San Francisco-Two new studies add to the growing evidence that spending time outdoors may help prevent or minimize myopia in children.
In a study conducted in Taiwan, children who were required to spend recess time outdoors had a reduced risk of nearsightedness. A separate study in Danish children found a direct correlation between seasonal fluctuations in daylight, eye growth, and the rate of nearsightedness progression. The research was published in the May issue of Ophthalmology, the journal of the American Academy of Ophthalmology.
In one of the new studies, an elementary school in Taiwan required its 333 students to spend recess outdoors for a year. A similar school nearby served as the control group and did not require outdoor recess.
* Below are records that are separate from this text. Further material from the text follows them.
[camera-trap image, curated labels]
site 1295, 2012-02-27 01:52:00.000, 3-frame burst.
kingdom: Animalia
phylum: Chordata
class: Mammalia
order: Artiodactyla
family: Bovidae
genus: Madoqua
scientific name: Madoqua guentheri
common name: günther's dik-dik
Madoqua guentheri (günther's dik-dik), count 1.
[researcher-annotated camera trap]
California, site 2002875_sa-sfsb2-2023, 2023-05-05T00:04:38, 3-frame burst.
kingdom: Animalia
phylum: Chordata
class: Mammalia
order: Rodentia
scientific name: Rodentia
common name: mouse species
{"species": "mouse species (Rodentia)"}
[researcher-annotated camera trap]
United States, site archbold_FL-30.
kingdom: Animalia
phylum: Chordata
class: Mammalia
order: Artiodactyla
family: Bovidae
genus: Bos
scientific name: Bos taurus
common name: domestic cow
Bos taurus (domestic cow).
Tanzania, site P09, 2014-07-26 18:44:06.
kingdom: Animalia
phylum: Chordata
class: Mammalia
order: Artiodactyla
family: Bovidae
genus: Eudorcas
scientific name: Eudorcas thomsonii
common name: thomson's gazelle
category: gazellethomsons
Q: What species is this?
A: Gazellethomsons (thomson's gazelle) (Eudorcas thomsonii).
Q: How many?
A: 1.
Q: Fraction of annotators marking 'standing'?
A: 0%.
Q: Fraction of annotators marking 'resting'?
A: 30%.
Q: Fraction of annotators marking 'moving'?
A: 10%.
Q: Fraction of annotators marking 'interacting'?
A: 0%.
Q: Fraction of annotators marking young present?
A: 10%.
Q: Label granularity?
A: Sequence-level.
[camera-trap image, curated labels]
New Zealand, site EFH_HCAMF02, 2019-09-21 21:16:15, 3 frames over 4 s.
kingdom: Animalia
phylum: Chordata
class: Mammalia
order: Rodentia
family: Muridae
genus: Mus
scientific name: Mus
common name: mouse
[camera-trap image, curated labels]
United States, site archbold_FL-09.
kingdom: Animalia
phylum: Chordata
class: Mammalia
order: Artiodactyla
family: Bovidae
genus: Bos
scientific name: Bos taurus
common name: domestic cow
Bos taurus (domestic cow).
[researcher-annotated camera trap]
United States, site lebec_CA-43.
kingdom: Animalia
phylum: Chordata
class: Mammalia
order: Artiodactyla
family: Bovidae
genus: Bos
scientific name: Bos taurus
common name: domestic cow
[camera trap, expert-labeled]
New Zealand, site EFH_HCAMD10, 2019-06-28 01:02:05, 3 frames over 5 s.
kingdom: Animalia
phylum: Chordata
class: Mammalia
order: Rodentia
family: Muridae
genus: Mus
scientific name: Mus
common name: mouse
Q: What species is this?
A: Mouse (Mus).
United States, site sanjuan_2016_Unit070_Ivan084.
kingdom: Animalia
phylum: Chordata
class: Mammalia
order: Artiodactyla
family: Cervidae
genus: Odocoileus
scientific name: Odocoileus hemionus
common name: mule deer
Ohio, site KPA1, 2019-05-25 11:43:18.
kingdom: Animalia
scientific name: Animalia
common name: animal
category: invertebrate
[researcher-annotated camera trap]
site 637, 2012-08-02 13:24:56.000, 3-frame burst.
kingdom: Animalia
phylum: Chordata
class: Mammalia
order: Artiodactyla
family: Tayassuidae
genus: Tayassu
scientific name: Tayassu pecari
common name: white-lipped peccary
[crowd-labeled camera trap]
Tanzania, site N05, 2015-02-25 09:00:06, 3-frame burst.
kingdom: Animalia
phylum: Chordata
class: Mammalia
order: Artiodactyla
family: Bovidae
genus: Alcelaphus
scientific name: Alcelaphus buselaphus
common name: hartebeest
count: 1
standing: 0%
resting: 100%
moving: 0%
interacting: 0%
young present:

The results showed that significantly fewer children became nearsighted or shifted toward nearsightedness in the school that required outdoor recess, compared with the control school.
“Because children spend a lot of time in school, a school-based intervention is a direct and practical way to tackle the increasing prevalence of myopia,” said the leader of the study, Pei-Chang Wu, MD, PhD, of Kaohsiung Chang Gung Memorial Hospital in Kaohsiung, Taiwan.
A separate study on the impact of daylight exposure on eye development analyzed data collected in a 2005 clinical trial that included 235 Danish school children with myopia. The participants were divided into seven groups, each of which represented a different seasonal interval. Because daylight hours fluctuate markedly with the seasons in Denmark, access to daylight was distinct for each group. In the children with access to the fewest hours of daylight, eye growth averaged 0.19 mm; in those with access to the most daylight, eye growth was just 0.12 mm.
“Our results indicate that exposure to daylight helps protect children from myopia,” said Dongmei Cui, MD, PhD, of Sun Yat-sen University, China, the leader of the study.